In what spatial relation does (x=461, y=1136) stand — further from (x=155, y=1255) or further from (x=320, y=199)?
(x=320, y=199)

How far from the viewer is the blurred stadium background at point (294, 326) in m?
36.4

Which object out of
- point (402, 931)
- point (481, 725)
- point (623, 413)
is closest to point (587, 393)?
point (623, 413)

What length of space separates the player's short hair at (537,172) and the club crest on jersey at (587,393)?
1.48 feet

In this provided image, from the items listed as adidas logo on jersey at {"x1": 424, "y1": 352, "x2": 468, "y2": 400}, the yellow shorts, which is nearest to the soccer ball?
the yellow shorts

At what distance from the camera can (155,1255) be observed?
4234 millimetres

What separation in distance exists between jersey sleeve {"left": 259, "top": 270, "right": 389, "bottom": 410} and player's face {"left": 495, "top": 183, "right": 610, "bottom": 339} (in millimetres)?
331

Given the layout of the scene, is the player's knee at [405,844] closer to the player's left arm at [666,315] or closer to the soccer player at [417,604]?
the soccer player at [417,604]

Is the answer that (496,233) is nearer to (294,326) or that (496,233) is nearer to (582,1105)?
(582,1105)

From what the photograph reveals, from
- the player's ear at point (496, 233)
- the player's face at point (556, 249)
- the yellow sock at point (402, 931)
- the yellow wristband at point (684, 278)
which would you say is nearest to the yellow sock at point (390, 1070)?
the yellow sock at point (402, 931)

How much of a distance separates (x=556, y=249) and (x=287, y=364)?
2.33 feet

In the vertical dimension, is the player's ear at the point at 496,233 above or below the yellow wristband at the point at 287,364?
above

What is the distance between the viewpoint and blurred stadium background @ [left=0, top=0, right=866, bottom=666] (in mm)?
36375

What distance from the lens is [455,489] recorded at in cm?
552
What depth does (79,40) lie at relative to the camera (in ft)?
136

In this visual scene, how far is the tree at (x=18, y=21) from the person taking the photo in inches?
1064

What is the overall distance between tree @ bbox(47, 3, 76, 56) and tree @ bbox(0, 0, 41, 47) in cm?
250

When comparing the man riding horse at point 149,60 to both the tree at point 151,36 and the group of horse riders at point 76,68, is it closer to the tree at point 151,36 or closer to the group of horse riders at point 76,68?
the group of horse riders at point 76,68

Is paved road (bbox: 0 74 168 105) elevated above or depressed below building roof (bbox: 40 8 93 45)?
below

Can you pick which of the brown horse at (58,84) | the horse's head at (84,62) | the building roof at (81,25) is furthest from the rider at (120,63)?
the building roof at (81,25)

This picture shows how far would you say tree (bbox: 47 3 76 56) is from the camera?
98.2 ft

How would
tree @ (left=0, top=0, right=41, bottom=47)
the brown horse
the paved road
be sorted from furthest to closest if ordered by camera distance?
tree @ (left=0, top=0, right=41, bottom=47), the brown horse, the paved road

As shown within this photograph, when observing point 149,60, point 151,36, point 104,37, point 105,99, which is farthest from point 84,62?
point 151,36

========

WHAT YOU SHOULD DO
Give every line of the listing above as a JSON array of strings, one string per line, leaving out the blank lines.

REPLY TO THE EXERCISE
[
  "In what spatial relation does (x=461, y=1136) stand — further from (x=155, y=1255) or further from (x=320, y=199)?",
  "(x=320, y=199)",
  "How far from the viewer is the blurred stadium background at point (294, 326) in m?",
  "36.4",
  "Which object out of",
  "- point (402, 931)",
  "- point (481, 725)",
  "- point (623, 413)",
  "is closest to point (587, 393)?",
  "point (623, 413)",
  "What length of space separates the player's short hair at (537,172) and the club crest on jersey at (587,393)?",
  "1.48 feet",
  "In this provided image, from the items listed as adidas logo on jersey at {\"x1\": 424, \"y1\": 352, \"x2\": 468, \"y2\": 400}, the yellow shorts, which is nearest to the soccer ball?",
  "the yellow shorts",
  "At what distance from the camera can (155,1255) be observed?",
  "4234 millimetres",
  "What separation in distance exists between jersey sleeve {\"left\": 259, \"top\": 270, \"right\": 389, \"bottom\": 410} and player's face {\"left\": 495, \"top\": 183, \"right\": 610, \"bottom\": 339} (in millimetres)?",
  "331",
  "Given the layout of the scene, is the player's knee at [405,844] closer to the player's left arm at [666,315] or closer to the soccer player at [417,604]?",
  "the soccer player at [417,604]",
  "Is the answer that (496,233) is nearer to (294,326) or that (496,233) is nearer to (582,1105)?",
  "(582,1105)",
  "From what the photograph reveals, from",
  "- the player's ear at point (496, 233)",
  "- the player's face at point (556, 249)",
  "- the yellow sock at point (402, 931)",
  "- the yellow wristband at point (684, 278)",
  "which would you say is nearest to the yellow sock at point (390, 1070)?",
  "the yellow sock at point (402, 931)",
  "How much of a distance separates (x=556, y=249) and (x=287, y=364)?",
  "2.33 feet",
  "In the vertical dimension, is the player's ear at the point at 496,233 above or below the yellow wristband at the point at 287,364?",
  "above",
  "What is the distance between the viewpoint and blurred stadium background @ [left=0, top=0, right=866, bottom=666] (in mm)?",
  "36375",
  "What distance from the lens is [455,489] recorded at in cm?",
  "552",
  "What depth does (79,40) lie at relative to the camera (in ft)?",
  "136",
  "In this visual scene, how far is the tree at (x=18, y=21) from the person taking the photo in inches?",
  "1064",
  "What is the overall distance between tree @ bbox(47, 3, 76, 56) and tree @ bbox(0, 0, 41, 47) in cm?",
  "250",
  "When comparing the man riding horse at point 149,60 to both the tree at point 151,36 and the group of horse riders at point 76,68, is it closer to the tree at point 151,36 or closer to the group of horse riders at point 76,68?",
  "the group of horse riders at point 76,68",
  "Is paved road (bbox: 0 74 168 105) elevated above or depressed below building roof (bbox: 40 8 93 45)?",
  "below",
  "Can you pick which of the brown horse at (58,84) | the horse's head at (84,62) | the building roof at (81,25) is furthest from the rider at (120,63)?",
  "the building roof at (81,25)",
  "This picture shows how far would you say tree (bbox: 47 3 76 56) is from the camera?",
  "98.2 ft",
  "How would",
  "tree @ (left=0, top=0, right=41, bottom=47)",
  "the brown horse",
  "the paved road",
  "be sorted from furthest to closest if ordered by camera distance?",
  "tree @ (left=0, top=0, right=41, bottom=47), the brown horse, the paved road",
  "As shown within this photograph, when observing point 149,60, point 151,36, point 104,37, point 105,99, which is farthest from point 84,62?",
  "point 151,36"
]